● Extract to read
##############################
The following code illustrates these concepts. We build a replay buffer with a prioritized sampler, and indicate in the constructor the entry where the priority signal should be fetched:

rb = TensorDictReplayBuffer(
    storage=ListStorage(size),
    sampler=PrioritizedSampler(size, alpha=0.8, beta=1.1),
    priority_key="td_error",
    batch_size=1024,
)

Let us choose a priority signal that is proportional to the storage index:

data["td_error"] = torch.arange(data.numel())

rb.extend(data)

sample = rb.sample()

higher indices should occur more frequently:

from matplotlib import pyplot as plt

plt.hist(sample["index"].numpy())

(array([ 30.,  30.,  82.,  61.,  68., 160.,  84., 161., 101., 247.]), array([ 1. ,  2.4,  3.8,  5.2,  6.6,  8. ,  9.4, 10.8, 12.2, 13.6, 15. ]), <BarContainer object of 10 artists>)

Once we have worked with our sample, we update the priority key using the torchrl.data.TensorDictReplayBuffer.update_tensordict_priority() method. For the sake of showing how this works, let us revert the priority of the sampled items:

sample = rb.sample()
sample["td_error"] = data.numel() - sample["index"]
rb.update_tensordict_priority(sample)
##############################
● Data supplied
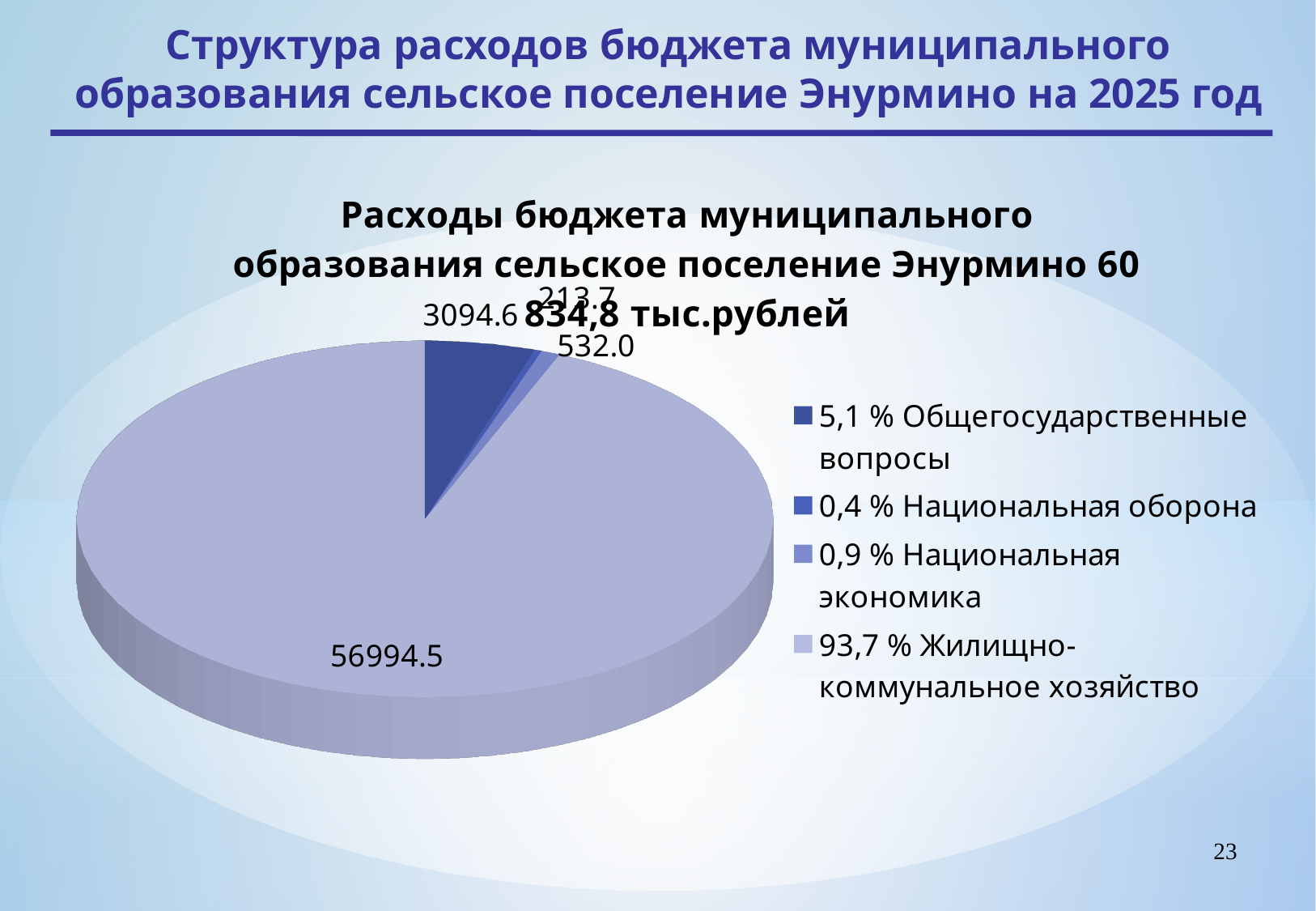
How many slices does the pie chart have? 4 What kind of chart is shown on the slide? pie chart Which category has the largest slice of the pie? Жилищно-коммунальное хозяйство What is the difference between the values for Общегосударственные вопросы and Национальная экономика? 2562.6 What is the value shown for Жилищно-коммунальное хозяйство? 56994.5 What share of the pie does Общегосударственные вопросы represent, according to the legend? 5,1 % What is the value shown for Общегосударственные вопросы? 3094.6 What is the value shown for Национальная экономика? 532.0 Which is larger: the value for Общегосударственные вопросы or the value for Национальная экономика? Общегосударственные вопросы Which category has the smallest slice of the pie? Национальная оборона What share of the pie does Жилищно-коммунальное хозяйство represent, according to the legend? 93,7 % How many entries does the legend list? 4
##############################
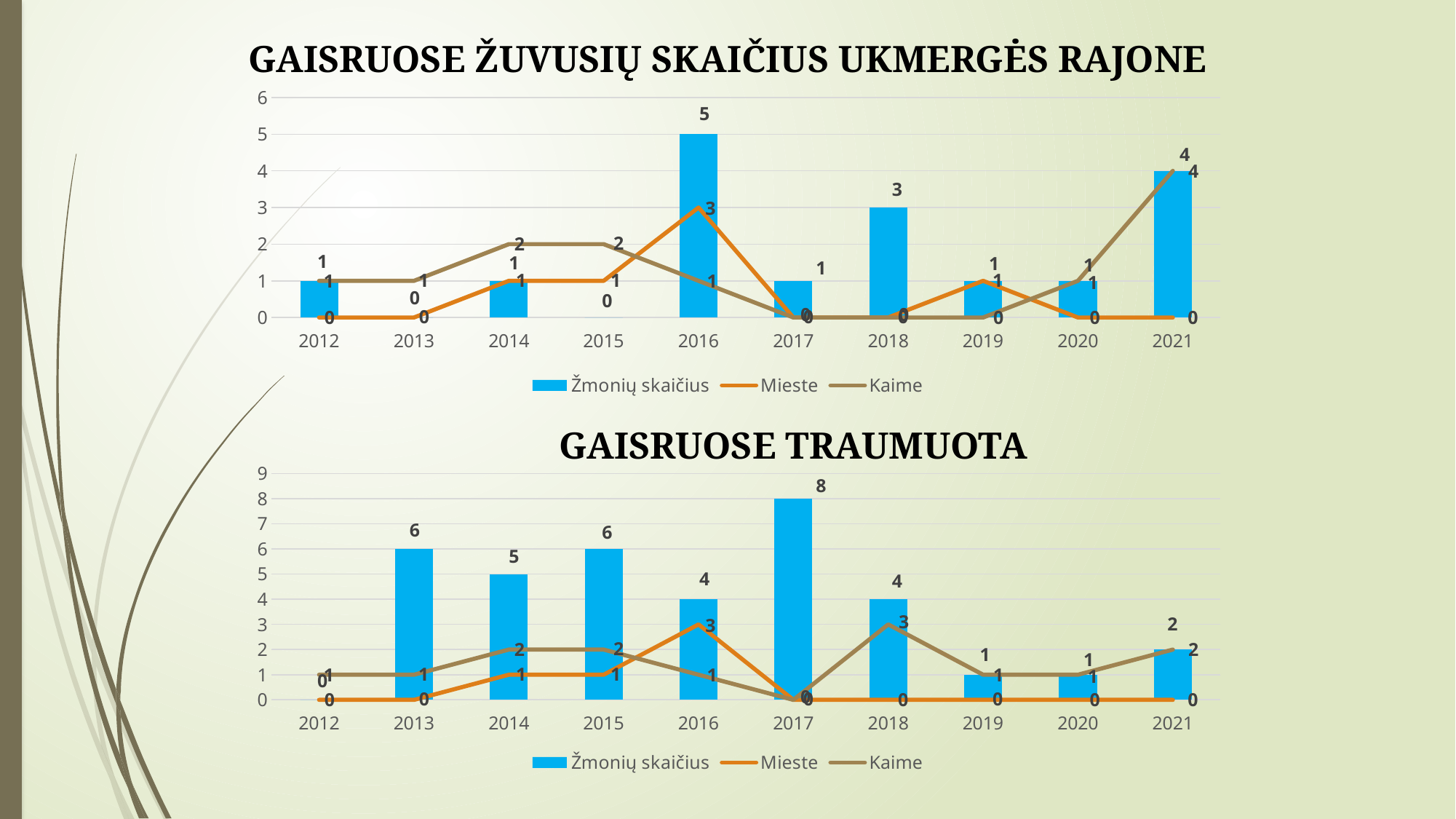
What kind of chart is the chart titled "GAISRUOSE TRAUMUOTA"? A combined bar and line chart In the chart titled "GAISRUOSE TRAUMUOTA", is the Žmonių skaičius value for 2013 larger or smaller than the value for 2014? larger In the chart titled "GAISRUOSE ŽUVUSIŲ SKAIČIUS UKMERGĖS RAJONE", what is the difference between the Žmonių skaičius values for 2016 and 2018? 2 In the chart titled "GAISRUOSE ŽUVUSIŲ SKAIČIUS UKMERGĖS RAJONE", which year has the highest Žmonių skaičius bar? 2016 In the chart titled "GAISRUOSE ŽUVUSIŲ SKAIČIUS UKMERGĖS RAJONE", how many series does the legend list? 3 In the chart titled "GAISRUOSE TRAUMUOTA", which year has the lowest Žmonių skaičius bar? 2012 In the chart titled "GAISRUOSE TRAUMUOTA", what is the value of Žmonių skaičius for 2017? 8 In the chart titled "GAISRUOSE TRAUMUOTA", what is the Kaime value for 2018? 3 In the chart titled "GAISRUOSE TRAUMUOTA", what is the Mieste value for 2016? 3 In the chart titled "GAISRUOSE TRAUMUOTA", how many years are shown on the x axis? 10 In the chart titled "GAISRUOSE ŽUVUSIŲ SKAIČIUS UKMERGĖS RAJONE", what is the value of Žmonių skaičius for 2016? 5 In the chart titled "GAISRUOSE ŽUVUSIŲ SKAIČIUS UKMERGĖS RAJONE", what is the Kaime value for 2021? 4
##############################
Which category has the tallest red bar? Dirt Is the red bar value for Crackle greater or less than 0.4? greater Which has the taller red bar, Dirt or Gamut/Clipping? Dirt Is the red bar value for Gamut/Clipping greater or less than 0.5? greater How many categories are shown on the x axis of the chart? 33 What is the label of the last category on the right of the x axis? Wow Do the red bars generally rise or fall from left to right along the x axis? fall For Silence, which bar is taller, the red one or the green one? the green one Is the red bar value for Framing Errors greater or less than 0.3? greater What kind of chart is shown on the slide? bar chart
##############################
● What to do
In the replay buffer text, swap "td_error" for "td_err" wherever it appears, and write out everything from "from matplotlib import" down to "rb.update_tensordict_priority(sample)".

● Solution to this problem
from matplotlib import pyplot as plt

plt.hist(sample["index"].numpy())

(array([ 30.,  30.,  82.,  61.,  68., 160.,  84., 161., 101., 247.]), array([ 1. ,  2.4,  3.8,  5.2,  6.6,  8. ,  9.4, 10.8, 12.2, 13.6, 15. ]), <BarContainer object of 10 artists>)

Once we have worked with our sample, we update the priority key using the torchrl.data.TensorDictReplayBuffer.update_tensordict_priority() method. For the sake of showing how this works, let us revert the priority of the sampled items:

sample = rb.sample()
sample["td_err"] = data.numel() - sample["index"]
rb.update_tensordict_priority(sample)